I didn’t know a thing. I watched Reenie with Gus and their kindnesses to each other and their mild companionship and sometimes I despised them both and mostly I just despised myself. I worried when Gus made Reenie laugh and the night he tied one of her scarves over his head and did his Judy Canova imitation, I hoped Reenie thought he was a fool. You laughed your head off. I worried when he made Reenie tea and patted her shoulder as he walked by. I had in mind a fight to the death with a depraved brute. He would have strength on his side and I would have true love on mine and I would take him down like David took Goliath. It was terrible that Gus wasn’t a brute and after a while, I decided that was his strategy. His cleverness was to appear kind and decent, so she would never see how he stood, like the Rockies, between us. I made you distract Gus, so I could get close enough to profess my love in their dark backyard. I tried to be cleverer. I flirted with Gus and suggested that a man with his skills and wit could move out into the wider world. I made fond, damning remarks about Reenie, that she probably couldn’t keep up with a sharp customer like himself, and Gus said only, Don’t kid a kidder. Do you remember one morning, you got up early and you made me banana-stuffed French toast and you asked me if I was all right? I said that I was fine and you took my hand and you said that if I was dying, I should tell you, because there was an awful lot to do, if that was the case. I did eat that French toast. I hope that I did.

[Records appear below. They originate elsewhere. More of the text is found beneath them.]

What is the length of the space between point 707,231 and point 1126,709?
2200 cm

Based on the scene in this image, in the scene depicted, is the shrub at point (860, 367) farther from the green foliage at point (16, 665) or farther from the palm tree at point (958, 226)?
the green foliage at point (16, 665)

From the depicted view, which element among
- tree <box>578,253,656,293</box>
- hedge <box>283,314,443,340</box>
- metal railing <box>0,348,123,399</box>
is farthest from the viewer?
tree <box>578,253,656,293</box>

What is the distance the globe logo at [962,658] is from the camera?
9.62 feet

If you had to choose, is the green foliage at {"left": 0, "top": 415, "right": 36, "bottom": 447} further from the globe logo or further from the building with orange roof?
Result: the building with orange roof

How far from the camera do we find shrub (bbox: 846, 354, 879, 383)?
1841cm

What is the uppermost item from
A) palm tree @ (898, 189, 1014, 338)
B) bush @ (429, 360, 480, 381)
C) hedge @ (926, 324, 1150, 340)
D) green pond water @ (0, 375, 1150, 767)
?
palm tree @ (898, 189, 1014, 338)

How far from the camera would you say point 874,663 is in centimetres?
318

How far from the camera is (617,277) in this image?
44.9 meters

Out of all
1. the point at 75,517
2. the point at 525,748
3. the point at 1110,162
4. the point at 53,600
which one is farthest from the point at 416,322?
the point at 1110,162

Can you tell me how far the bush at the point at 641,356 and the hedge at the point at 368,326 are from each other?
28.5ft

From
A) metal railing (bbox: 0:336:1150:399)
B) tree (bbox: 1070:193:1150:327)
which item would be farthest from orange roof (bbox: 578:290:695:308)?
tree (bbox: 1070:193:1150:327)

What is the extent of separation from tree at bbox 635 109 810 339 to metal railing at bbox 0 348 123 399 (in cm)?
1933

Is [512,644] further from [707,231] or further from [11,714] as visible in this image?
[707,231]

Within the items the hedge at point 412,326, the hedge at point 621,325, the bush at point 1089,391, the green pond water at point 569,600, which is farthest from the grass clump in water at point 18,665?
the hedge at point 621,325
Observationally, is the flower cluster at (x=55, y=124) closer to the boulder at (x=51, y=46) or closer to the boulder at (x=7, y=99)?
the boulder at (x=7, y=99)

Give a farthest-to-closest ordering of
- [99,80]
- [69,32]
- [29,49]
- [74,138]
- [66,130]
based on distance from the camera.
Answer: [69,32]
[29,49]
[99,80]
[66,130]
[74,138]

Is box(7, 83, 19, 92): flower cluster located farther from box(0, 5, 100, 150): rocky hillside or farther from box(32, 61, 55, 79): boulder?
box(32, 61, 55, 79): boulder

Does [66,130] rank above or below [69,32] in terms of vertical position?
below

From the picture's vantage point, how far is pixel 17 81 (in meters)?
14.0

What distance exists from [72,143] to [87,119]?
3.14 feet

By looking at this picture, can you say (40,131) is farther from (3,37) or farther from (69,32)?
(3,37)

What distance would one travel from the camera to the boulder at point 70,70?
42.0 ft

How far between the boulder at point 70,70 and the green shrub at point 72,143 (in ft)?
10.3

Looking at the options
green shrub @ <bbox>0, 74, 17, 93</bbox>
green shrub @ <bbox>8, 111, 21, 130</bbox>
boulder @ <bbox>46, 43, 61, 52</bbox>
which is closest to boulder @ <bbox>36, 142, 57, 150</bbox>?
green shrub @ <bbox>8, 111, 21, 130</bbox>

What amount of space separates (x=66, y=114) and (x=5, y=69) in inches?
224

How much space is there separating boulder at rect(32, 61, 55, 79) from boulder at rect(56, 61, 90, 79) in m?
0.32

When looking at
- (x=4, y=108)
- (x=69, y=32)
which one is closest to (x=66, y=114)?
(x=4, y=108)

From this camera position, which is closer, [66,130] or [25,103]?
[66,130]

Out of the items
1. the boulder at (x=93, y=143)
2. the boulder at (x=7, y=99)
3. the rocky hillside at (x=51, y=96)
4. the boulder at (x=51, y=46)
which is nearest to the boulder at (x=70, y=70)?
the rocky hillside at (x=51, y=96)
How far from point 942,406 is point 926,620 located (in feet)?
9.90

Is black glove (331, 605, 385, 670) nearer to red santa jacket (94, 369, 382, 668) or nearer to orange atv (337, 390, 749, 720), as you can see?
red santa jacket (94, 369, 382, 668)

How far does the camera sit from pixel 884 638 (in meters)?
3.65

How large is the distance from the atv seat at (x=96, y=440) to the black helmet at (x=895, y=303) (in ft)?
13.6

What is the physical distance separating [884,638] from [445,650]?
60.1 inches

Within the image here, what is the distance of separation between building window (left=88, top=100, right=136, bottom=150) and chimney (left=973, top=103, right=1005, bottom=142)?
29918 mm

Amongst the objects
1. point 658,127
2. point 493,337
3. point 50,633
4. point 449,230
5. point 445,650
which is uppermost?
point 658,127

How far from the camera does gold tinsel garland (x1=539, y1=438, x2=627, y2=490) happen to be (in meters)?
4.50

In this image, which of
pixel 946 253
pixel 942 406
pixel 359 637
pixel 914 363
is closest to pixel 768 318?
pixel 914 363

I found Reenie in the kitchen and, having failed at strategy and seduction, I sat on the floor and put my arms around her knees, until she pulled me up to her. (What can I say? I wasn’t a man, so I couldn’t go down on one knee and I did think that some abject pose was right for the occasion. I certainly felt abject.) I cried on Reenie’s leg and then on her shoulder and I tried to give her a pearl ring from Lutzmann’s on Madison Avenue. Reenie put the box back in my pocket. She backed away from me. I begged Reenie to open the box, and when she finally did, those beautiful brown eyes filled with tears. “I’m not stupid,” she said. “I know what this means.” I put the pearl ring on her finger and she took it off. She wiped her eyes and she stood there, sensible and kind, as if she hadn’t cried. “What would I say? Come on, Iris, you can’t give me a ring.” I took it back to Lutzmann’s and gave Reenie the silent treatment for two weeks.

I had failed, worse than in Hollywood. On the other hand, she had cried over me.

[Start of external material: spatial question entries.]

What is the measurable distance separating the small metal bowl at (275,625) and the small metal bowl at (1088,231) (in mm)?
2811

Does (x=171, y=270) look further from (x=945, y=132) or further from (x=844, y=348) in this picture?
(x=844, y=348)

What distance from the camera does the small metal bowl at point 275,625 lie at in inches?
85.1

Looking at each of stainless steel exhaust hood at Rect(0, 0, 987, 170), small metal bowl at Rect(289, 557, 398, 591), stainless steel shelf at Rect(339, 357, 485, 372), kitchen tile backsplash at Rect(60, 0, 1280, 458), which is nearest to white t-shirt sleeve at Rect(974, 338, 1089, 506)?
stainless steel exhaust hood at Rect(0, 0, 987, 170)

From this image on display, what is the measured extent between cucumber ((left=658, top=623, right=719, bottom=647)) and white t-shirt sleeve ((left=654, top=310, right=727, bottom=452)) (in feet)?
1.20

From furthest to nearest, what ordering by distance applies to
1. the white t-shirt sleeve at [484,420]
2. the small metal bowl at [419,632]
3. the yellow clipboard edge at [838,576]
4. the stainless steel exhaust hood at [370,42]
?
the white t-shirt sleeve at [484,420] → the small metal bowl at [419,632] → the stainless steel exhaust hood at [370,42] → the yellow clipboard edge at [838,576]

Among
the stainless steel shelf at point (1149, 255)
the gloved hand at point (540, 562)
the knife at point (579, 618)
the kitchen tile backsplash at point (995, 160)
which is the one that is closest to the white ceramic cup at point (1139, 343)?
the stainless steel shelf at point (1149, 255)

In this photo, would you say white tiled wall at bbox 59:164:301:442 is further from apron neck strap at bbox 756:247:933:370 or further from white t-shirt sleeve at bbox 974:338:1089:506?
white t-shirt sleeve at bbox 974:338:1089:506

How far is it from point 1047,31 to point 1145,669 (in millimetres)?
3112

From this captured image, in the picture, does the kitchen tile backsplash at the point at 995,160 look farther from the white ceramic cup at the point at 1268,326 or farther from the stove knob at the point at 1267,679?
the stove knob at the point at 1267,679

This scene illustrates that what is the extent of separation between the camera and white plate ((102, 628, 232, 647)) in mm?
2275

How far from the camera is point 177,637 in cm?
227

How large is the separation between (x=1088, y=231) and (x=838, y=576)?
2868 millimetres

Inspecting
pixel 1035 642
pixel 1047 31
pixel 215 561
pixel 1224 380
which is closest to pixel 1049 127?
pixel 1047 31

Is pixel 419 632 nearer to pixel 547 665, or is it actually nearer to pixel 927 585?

Every day, I threatened her with the loneliness and heartbreak of what we could have had, and I’m sorry to say that I made some noise about doing away with myself (I can see the look of disgust and disbelief on your face), at which point poor Reenie said she’d go work elsewhere. I made Reenie cry sometimes, for that dark pleasure, like pressing a wound, and then I begged forgiveness, which I got. (“I know,” Reenie said. “It’s okay. I know why.”) Edgar would pass me at the Torellis’ and roll his eyes.

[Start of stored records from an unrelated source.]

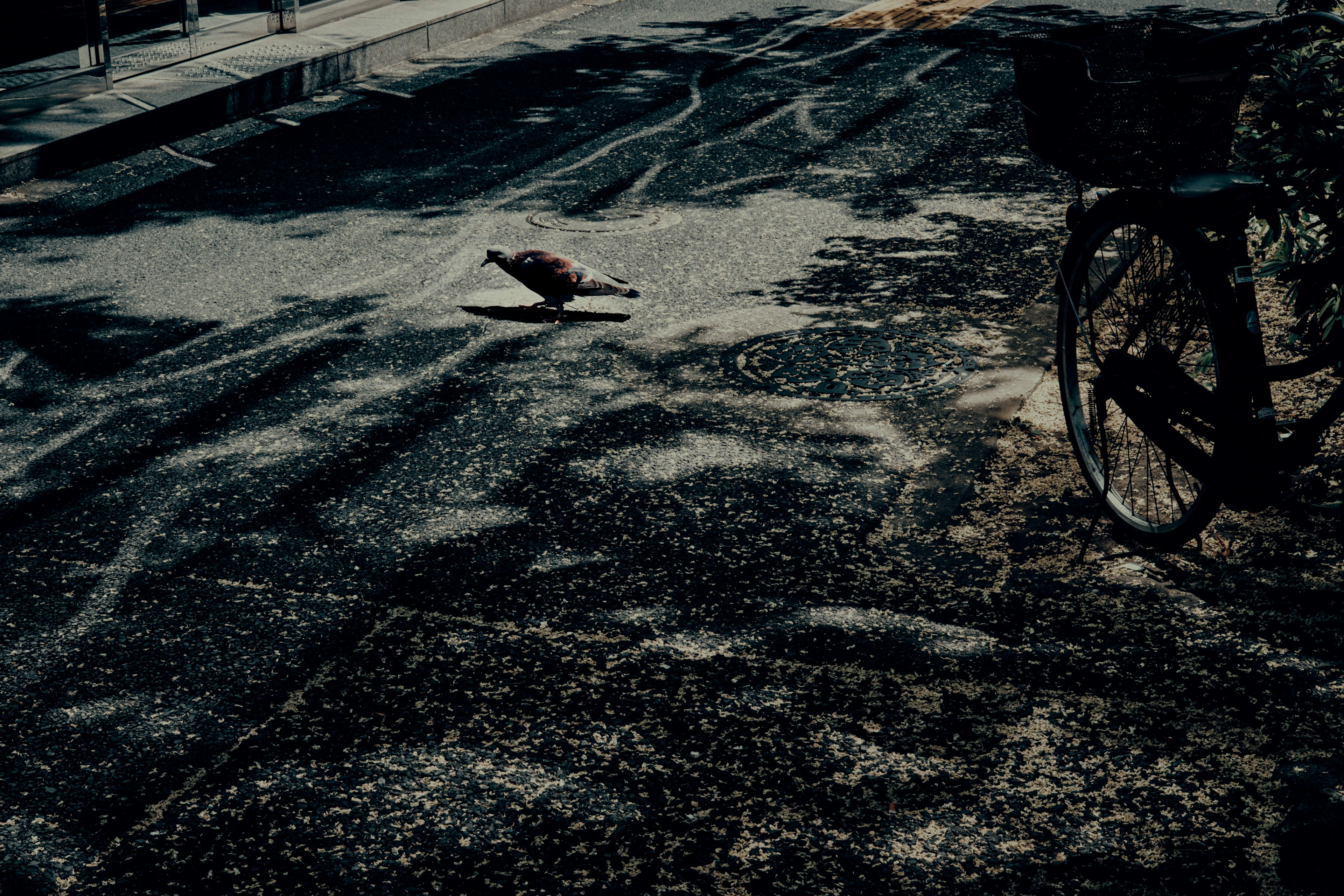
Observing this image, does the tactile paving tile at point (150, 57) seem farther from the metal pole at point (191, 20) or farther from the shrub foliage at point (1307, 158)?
the shrub foliage at point (1307, 158)

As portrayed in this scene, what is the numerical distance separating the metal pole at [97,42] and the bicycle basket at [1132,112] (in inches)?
351

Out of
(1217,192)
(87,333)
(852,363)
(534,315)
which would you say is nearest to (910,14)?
(534,315)

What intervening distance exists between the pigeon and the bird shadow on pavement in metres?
0.04

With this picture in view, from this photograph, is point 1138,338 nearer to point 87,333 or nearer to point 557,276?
point 557,276

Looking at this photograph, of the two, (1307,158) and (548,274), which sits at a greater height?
(1307,158)

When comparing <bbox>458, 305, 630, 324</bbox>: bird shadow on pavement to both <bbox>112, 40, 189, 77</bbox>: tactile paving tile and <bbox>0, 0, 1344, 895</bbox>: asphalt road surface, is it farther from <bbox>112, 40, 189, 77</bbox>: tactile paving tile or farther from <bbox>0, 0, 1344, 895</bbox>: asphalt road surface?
<bbox>112, 40, 189, 77</bbox>: tactile paving tile

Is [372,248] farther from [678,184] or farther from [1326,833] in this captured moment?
[1326,833]

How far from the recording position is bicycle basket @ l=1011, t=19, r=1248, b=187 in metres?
3.71

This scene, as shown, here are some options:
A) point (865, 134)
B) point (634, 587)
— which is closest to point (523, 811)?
point (634, 587)

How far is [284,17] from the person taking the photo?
523 inches

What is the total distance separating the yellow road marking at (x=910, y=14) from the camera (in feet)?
47.4

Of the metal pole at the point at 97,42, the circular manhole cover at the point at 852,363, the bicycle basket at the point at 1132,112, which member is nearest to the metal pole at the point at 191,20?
the metal pole at the point at 97,42

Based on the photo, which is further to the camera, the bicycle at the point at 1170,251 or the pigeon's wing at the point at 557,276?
the pigeon's wing at the point at 557,276

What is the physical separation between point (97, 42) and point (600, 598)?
976 centimetres
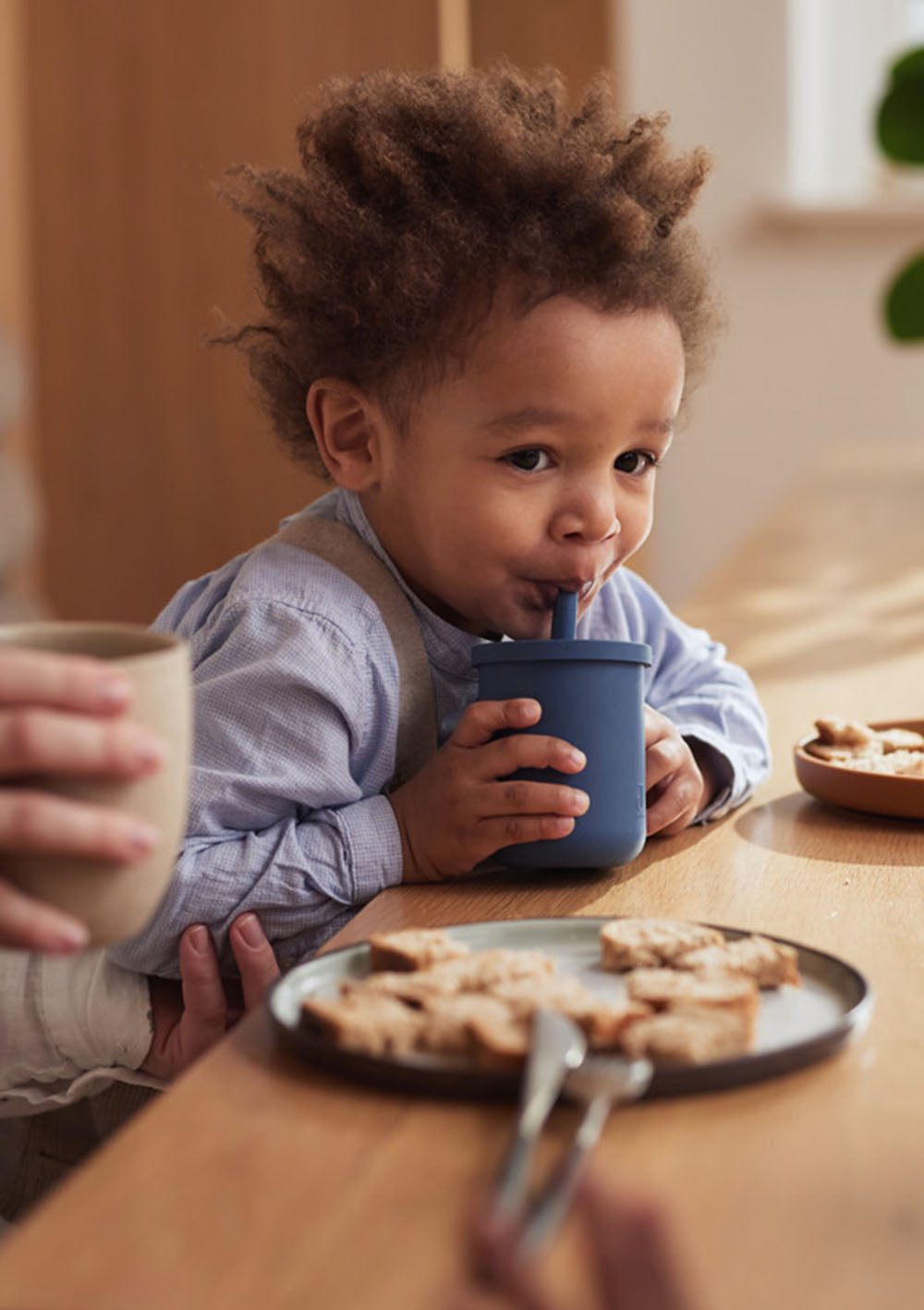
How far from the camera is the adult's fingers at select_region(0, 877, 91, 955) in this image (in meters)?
0.50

Finally, finally, we got there. I came up close to her, the way I did whenever I had a chance. I pressed my lips to the back of her neck, where the black curls were pinned up, and this time she turned toward me, not away, and the door that had been between us swung open. The Torellis were all at Mass and we took advantage of the guest room. That became our time. During the week, we whispered to each other in the kitchen and in the rose garden and she said that she loved me. She said she loved me with all her heart, that when we held each other she thought at last, her life was beginning. She said she couldn’t turn her back on her wedding vows and her hope that a baby would come. She said she had made a promise, not just to Gus, but to God. I kissed her because she never said that she loved Gus. She said that she would love me, just me, until she died. I said I understood, because I did. I said that I would always love her, and I would always be there for her. We both lay on the floor of the guest room, crying like broken things.